Camera view. Humans play StarCraft through a screen that displays only part of the map along with a high-level view of the entire map (to avoid information overload, for example). The agent interacts with the game through a similar camera-like interface, which naturally imposes an economy of attention, so that the agent chooses which area it fully sees and interacts with. The agent can move the camera as an action.
Opponent units outside the camera have certain information hidden, and the agent can only target within the camera for certain actions (for example, building structures). AlphaStar can target locations more accurately than humans outside the camera, although less accurately within it because target locations (selected on a 256 × 256 grid) are treated the same inside and outside the camera. Agents can also select sets of units anywhere, which humans can do less flexibly using control groups. In practice, the agent does not seem to exploit these extra capabilities (see the Professional Player Statement, below), because of the human prior. Ablation data in Fig. 3h shows that using this camera view reduces performance.

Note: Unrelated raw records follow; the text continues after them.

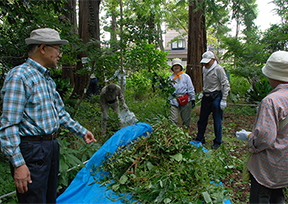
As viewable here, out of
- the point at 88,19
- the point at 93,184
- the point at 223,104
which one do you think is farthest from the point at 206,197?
the point at 88,19

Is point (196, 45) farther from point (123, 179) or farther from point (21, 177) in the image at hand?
point (21, 177)

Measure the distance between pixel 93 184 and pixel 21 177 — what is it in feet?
4.97

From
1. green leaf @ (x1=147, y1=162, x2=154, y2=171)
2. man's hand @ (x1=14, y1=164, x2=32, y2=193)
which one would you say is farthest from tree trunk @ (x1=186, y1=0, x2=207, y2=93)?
man's hand @ (x1=14, y1=164, x2=32, y2=193)

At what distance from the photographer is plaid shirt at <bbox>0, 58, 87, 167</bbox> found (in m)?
1.34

APM limits. Humans are physically limited in the number of actions per minute (APM) they can execute. Our agent has a monitoring layer that enforces APM limitations. This introduces an action economy that requires actions to be prioritized. Agents are limited to executing at most 22 non-duplicate actions per 5-s window. Converting between actions and the APM measured by the game is non-trivial, and agent actions are hard to compare with human actions (computers can precisely execute different actions from step to step). See Fig. 2c and Extended Data Fig. 1 for APM details.

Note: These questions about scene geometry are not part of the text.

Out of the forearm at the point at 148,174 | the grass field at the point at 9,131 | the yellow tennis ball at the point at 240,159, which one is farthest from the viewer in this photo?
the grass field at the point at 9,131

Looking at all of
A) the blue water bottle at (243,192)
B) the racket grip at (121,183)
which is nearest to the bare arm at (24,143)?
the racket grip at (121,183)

Delays. Humans are limited in how quickly they react to new information; AlphaStar has two sources of delays. First, in real-time evaluation (not training), AlphaStar has a delay of about 110 ms between when a frame is observed and when an action is executed, owing to latency, observation processing, and inference. Second, because agents decide ahead of time when to observe next (on average 370 ms, but possibly multiple seconds), they may react late to unexpected situations. The distribution of these delays is shown in Extended Data Fig. 2.
The following quote describes our interface and limitations from StarCraft II professional player Dario ‘TLO’ Wünsch (who is part of the team and an author of this paper).
“The limitations that have been put in place for AlphaStar now mean that it feels very different from the initial show match in January. While AlphaStar has excellent and precise control it doesn’t feel superhuman certainly not on a level that a human couldn’t theoretically achieve. It is better in some aspects than humans and then also worse in others, but of course there are going to be unavoidable differences between AlphaStar and human players.
I’ve had the pleasure of providing consultation to the AlphaStar team to help ensure that DeepMind’s system does not have any unfair advantages over human players. Overall, it feels very fair, like it is playing a ‘real’ game of StarCraft and doesn’t completely throw the balance off by having unrealistic capabilities. Now that it has limited camera view, when I multi-task it doesn’t always catch everything at the same time, so that aspect also feels very fair and more human-like.”